Fern raised her children by herself in the small university town. Academically, Jon was off the charts and feisty, but in an understated Midwestern way, Gauger said. As a 6-foot-plus-tall teenager, Gjerde played basketball in high school. He later attended the University of Northern Iowa, where he met his future wife, Ruth. In 1975, after he graduated with a bachelor’s degree in three fields — history, philosophy, and religion — the two were married in his mother’s living room. They went on to have two daughters.

After garnering a master’s degree and a Ph.D. from the University of Minnesota in 1978 and 1982, respectively, Gjerde took teaching positions there and at the University of Wisconsin and the California Institute of Technology. He landed a job as assistant professor of history at Berkeley in 1985.
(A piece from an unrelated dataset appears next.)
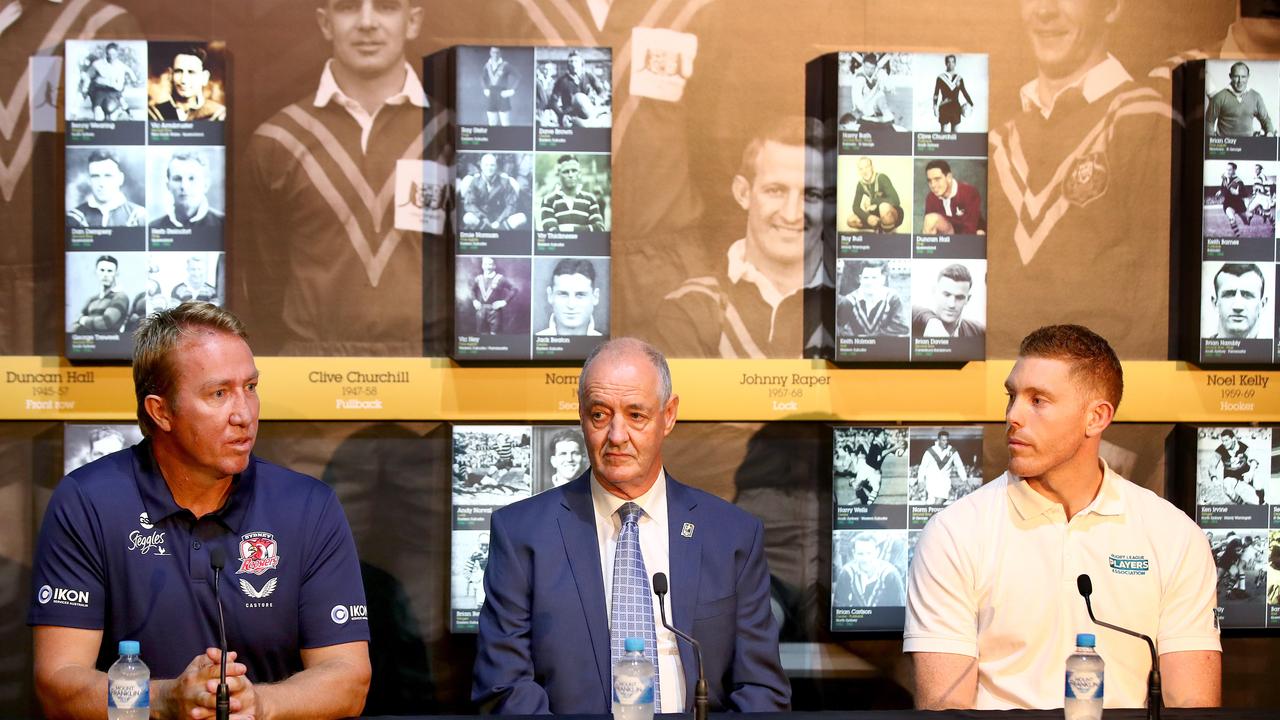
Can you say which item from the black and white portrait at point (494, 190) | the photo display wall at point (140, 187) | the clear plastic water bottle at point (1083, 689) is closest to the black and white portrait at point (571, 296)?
the black and white portrait at point (494, 190)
History professor Jan De Vries, a former vice provost for academic affairs, said it was rewarding to watch Gjerde grow in his academic and leadership roles. “As someone who recruited him, and tried to persuade him to stay when he had opportunities elsewhere, it was a source of satisfaction for me to see Jon’s academic work acknowledged for its excellence and for the university community to visibly benefit from his sensible counsel and quiet leadership,” De Vries said.

After receiving tenure at Berkeley in 1989, Gjerde served as resident director of the UC Education Abroad Program’s Scandinavian Study Center in Lund, Sweden, from 1991 to 1992. “Even though he was a very cosmopolitan guy who traveled all over the world, he maintained a connection to small-town Midwestern culture,” said history professor David Hollinger, who was Gjerde’s colleague and friend.

Gjerde served as chair of Berkeley’s history department from 2001 to 2004, and assumed the role of interim dean of social sciences in 2006 after then-Dean Breslauer was named the campus’s executive vice chancellor and provost. In addition to becoming the Alexander F. and May T. Morrison Professor of History, Gjerde was formally named dean of social sciences in the College of Letters and Science last year.

Acutely aware of his family’s heart history, Gjerde was determined to beat his paternal genetic odds and get past age 51 by staying healthy through diet and exercise, his sister said.

Most recently, Gjerde was completing a book about Catholic-Protestant political and cultural interaction in 19th-century America and planning a trip with his wife to Vietnam. As a historian and a Democrat, he had been glued to the 2008 presidential race, said Gauger, adding her regrets that her brother did not live to see the outcome.

“He loved being married to Ruth, he loved being a dad, he loved his work, and he was a great brother,” Gauger said.
Gjerde is survived by his wife, Ruth; two daughters, Christine of Albany and Kari of Portland, Ore.; brother David Gjerde of Baltimore, Md; and sister Carole Gauger of Iowa City.

A private family service was held last week. Memorial contributions may be directed to the Jon and Ruth Gjerde Graduate Student Endowment, established last year to benefit the Department of History.